Location
- 1340 North Enid Avenue Covina, California 91722 United States
- Coordinates: 34°06′17″N 117°54′49″W﻿ / ﻿34.1046°N 117.9135°W

Information
- School type: Public
- Established: 2023; 3 years ago
- School district: Azusa Unified School District
- CEEB code: 050190
- NCES School ID: 060360000273
- Principal: Sam Perdomo
- Grades: 6-8
- Gender: Coeducational
- Campus type: Suburban
- Colors: Red, white, and black
- Athletics conference: San Gabriel Valley Middle School Sports League
- Mascot: Gladiators
- Feeder schools: Henry Dalton Elementary, Victor Hodge Elementary, Charles Lee Elementary, Magnolia Elementary, Clifford Murray Elementary, Paramount Elementary, Valleydale Elementary
- Website: www.azusa.org/Domain/458

= Gladstone Middle School (California) =

Gladstone Middle School is a middle school located at 1340 North Enid Avenue in Covina, California, United States.
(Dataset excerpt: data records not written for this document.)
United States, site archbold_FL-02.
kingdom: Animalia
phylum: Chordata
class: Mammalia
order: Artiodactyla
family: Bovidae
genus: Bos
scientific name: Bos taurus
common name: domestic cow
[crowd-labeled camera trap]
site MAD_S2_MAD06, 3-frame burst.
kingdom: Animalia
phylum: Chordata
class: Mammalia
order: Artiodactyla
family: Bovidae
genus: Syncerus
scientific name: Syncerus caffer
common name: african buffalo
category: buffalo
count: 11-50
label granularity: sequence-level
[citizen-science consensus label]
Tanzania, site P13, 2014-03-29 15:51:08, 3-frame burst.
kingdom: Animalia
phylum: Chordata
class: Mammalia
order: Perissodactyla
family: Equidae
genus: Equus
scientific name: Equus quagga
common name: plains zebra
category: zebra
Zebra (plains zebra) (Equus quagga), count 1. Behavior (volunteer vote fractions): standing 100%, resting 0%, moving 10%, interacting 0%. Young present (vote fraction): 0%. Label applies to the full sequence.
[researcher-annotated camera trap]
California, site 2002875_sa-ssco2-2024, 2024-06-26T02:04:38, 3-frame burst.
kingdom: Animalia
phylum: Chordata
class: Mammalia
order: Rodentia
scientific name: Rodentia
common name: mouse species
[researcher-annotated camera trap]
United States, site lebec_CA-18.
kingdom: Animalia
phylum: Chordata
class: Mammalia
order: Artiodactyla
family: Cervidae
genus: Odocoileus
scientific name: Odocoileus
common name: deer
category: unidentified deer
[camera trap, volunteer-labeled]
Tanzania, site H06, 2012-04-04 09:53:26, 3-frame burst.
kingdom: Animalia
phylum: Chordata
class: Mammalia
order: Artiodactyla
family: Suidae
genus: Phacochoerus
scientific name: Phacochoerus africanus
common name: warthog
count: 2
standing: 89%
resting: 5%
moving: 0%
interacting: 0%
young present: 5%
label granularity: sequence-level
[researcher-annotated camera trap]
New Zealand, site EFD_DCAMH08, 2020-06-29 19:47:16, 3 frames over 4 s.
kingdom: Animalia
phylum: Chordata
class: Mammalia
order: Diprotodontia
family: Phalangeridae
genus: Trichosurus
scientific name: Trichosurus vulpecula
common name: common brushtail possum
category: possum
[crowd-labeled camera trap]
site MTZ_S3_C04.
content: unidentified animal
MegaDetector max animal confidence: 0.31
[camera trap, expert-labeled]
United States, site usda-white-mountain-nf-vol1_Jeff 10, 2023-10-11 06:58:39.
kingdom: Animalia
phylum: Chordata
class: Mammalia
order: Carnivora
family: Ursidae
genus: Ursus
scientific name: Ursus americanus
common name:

It is part of the Azusa Unified School District.

The athletic teams of Gladstone Middle School are known as the Gladiators and compete in the San Gabriel Valley Middle School Sports League.

The school was reutilized in 2023 as a middle school following the termination of its use as a High School, due to the reorganization efforts of the Azusa Unified School District.